Records provided:
═══

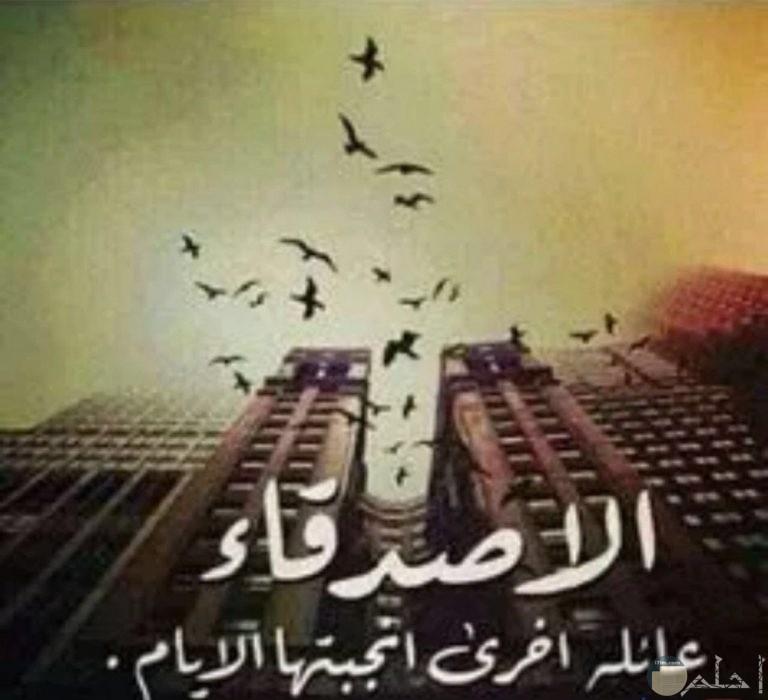صوره بها مباني والعديد من الطيور تطير في السماء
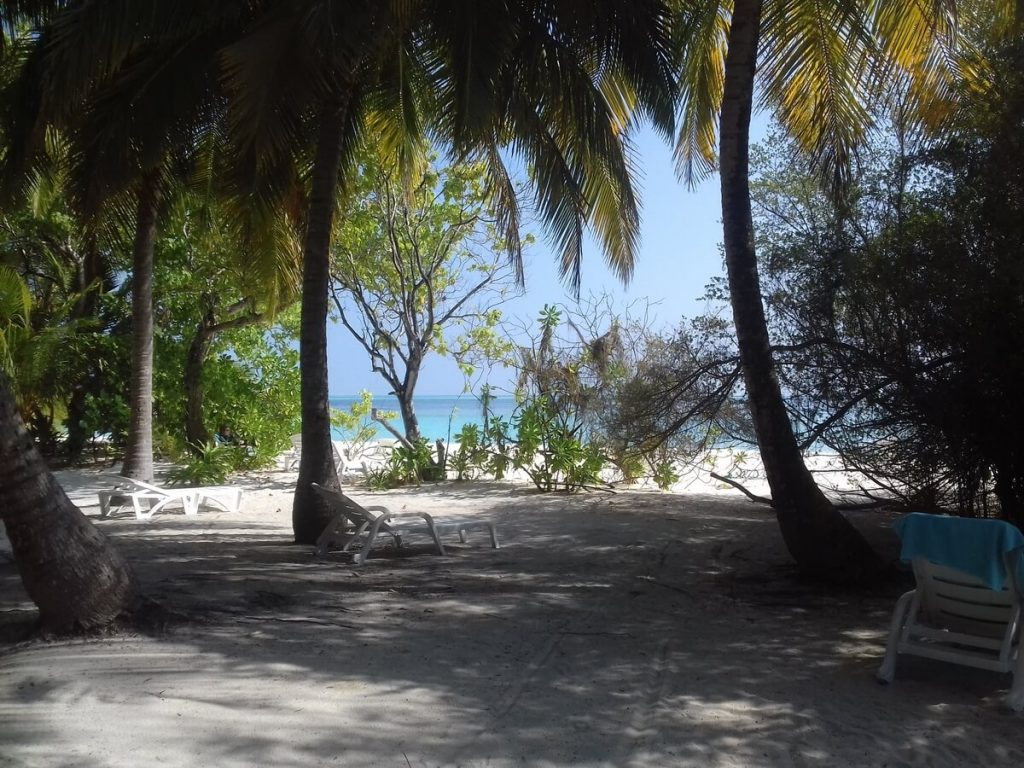 thinadhoo-shadow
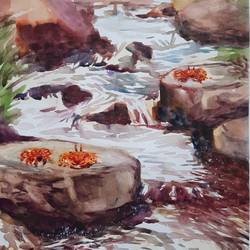 crabs in a waterfall , 12 x 17 inch, anshuman sikka,12x17inch,canson paper,paintings,watercolor,GAL02997242139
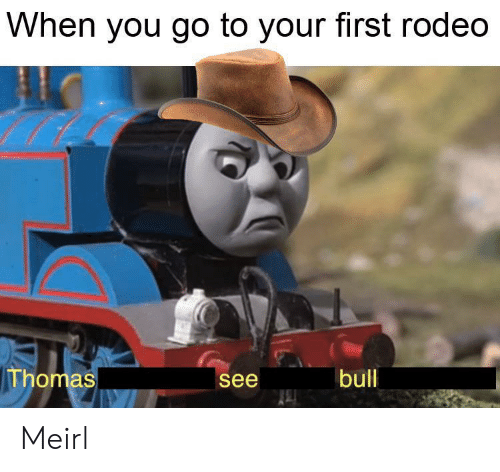 bull: When you go to your first rodeo  Thomas  bull  see Meirl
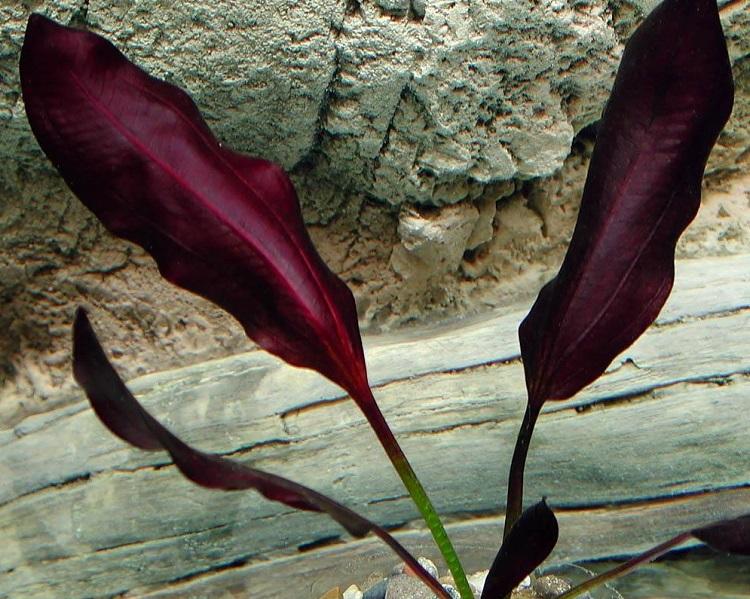 Растение Эхинодорус красный
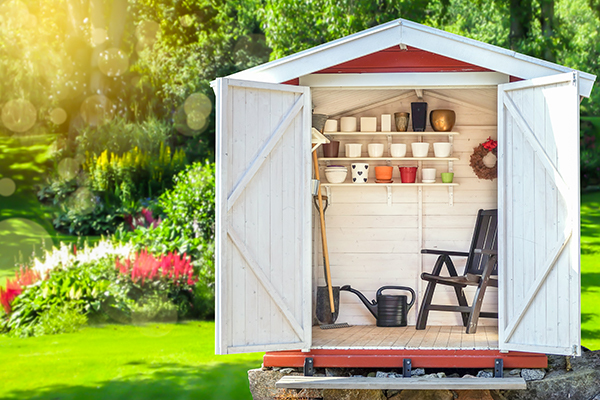 Clean and tidy shed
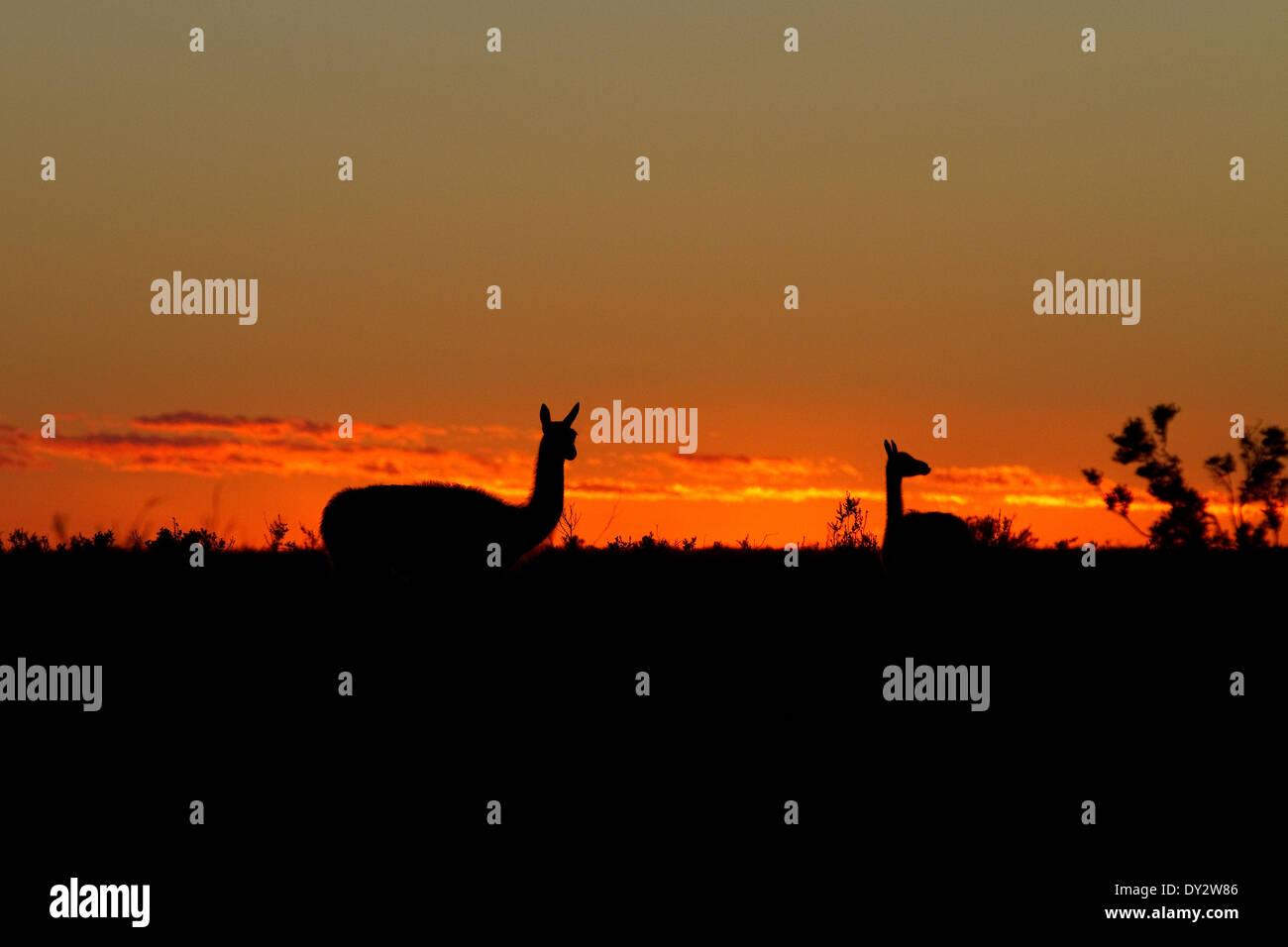 Guanaco Patagonia at sunrise among the landscape of Peninsula Valdes, Valdez, Patagonia, Argentina. - Stock Image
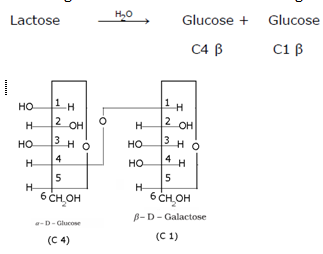 Biomolecules Class 12 Notes Chemistry | myCBSEguide | CBSE Papers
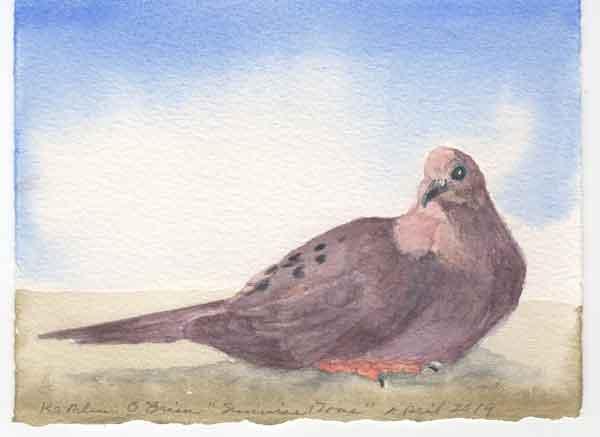 20 Sunwise Dove, ©Kathleen O'Brien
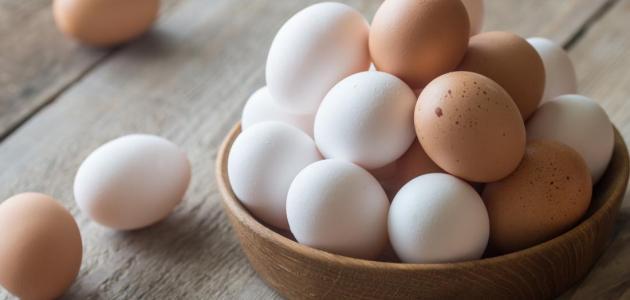 أعراض وأسباب حساسية البيض لدى الأطفال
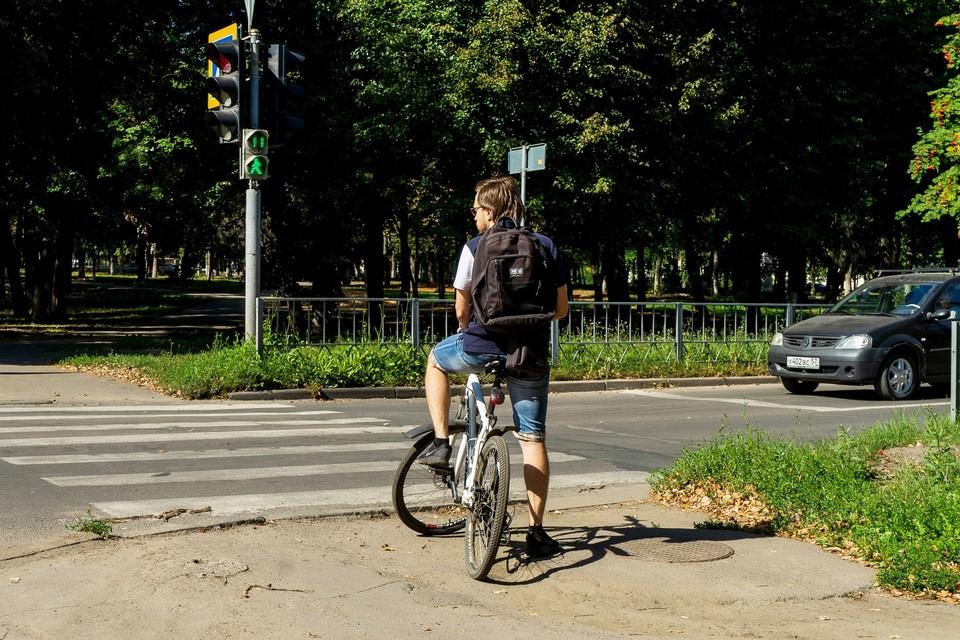 На улице Горького тоже появятся велодорожки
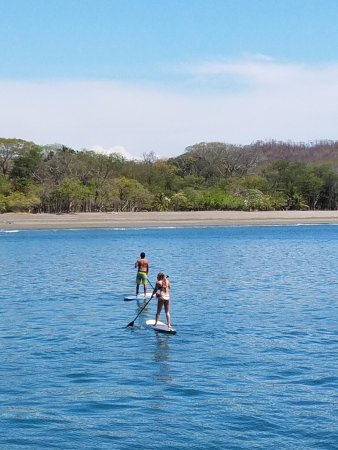 Single Fin Surf Charters: Paddle boarding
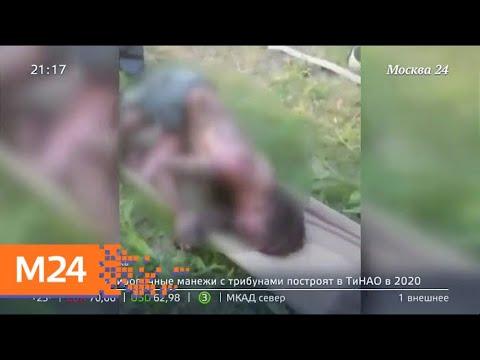 """""""Московский патруль"""": как бороться с кабельными ворами - Москва 24"""
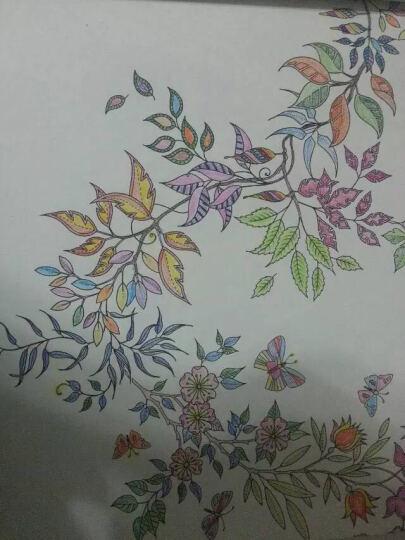 德国施德楼(STAEDTLER)水溶性彩铅笔彩色铅笔36色涂色填色彩笔绘画笔套装13710C36(赠画笔) 晒单图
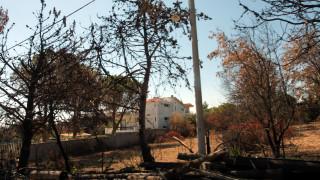 «Καθαρό» το Μάτι λέει το Εθνικό Αστεροσκοπείο Αθηνών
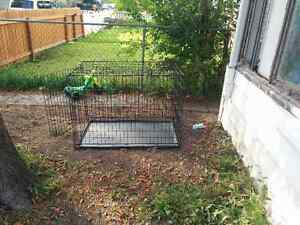 Black wire kennel carrier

═══

Work task: Repeat every record above exactly. Omit the pictures.

Solution for this task:
صوره بها مباني والعديد من الطيور تطير في السماء
 thinadhoo-shadow
 crabs in a waterfall , 12 x 17 inch, anshuman sikka,12x17inch,canson paper,paintings,watercolor,GAL02997242139
 bull: When you go to your first rodeo  Thomas  bull  see Meirl
 Растение Эхинодорус красный
 Clean and tidy shed
 Guanaco Patagonia at sunrise among the landscape of Peninsula Valdes, Valdez, Patagonia, Argentina. - Stock Image
 Biomolecules Class 12 Notes Chemistry | myCBSEguide | CBSE Papers
 20 Sunwise Dove, ©Kathleen O'Brien
 أعراض وأسباب حساسية البيض لدى الأطفال
 На улице Горького тоже появятся велодорожки
 Single Fin Surf Charters: Paddle boarding
 """""""Московский патруль"""": как бороться с кабельными ворами - Москва 24"""
 德国施德楼(STAEDTLER)水溶性彩铅笔彩色铅笔36色涂色填色彩笔绘画笔套装13710C36(赠画笔) 晒单图
 «Καθαρό» το Μάτι λέει το Εθνικό Αστεροσκοπείο Αθηνών
 Black wire kennel carrier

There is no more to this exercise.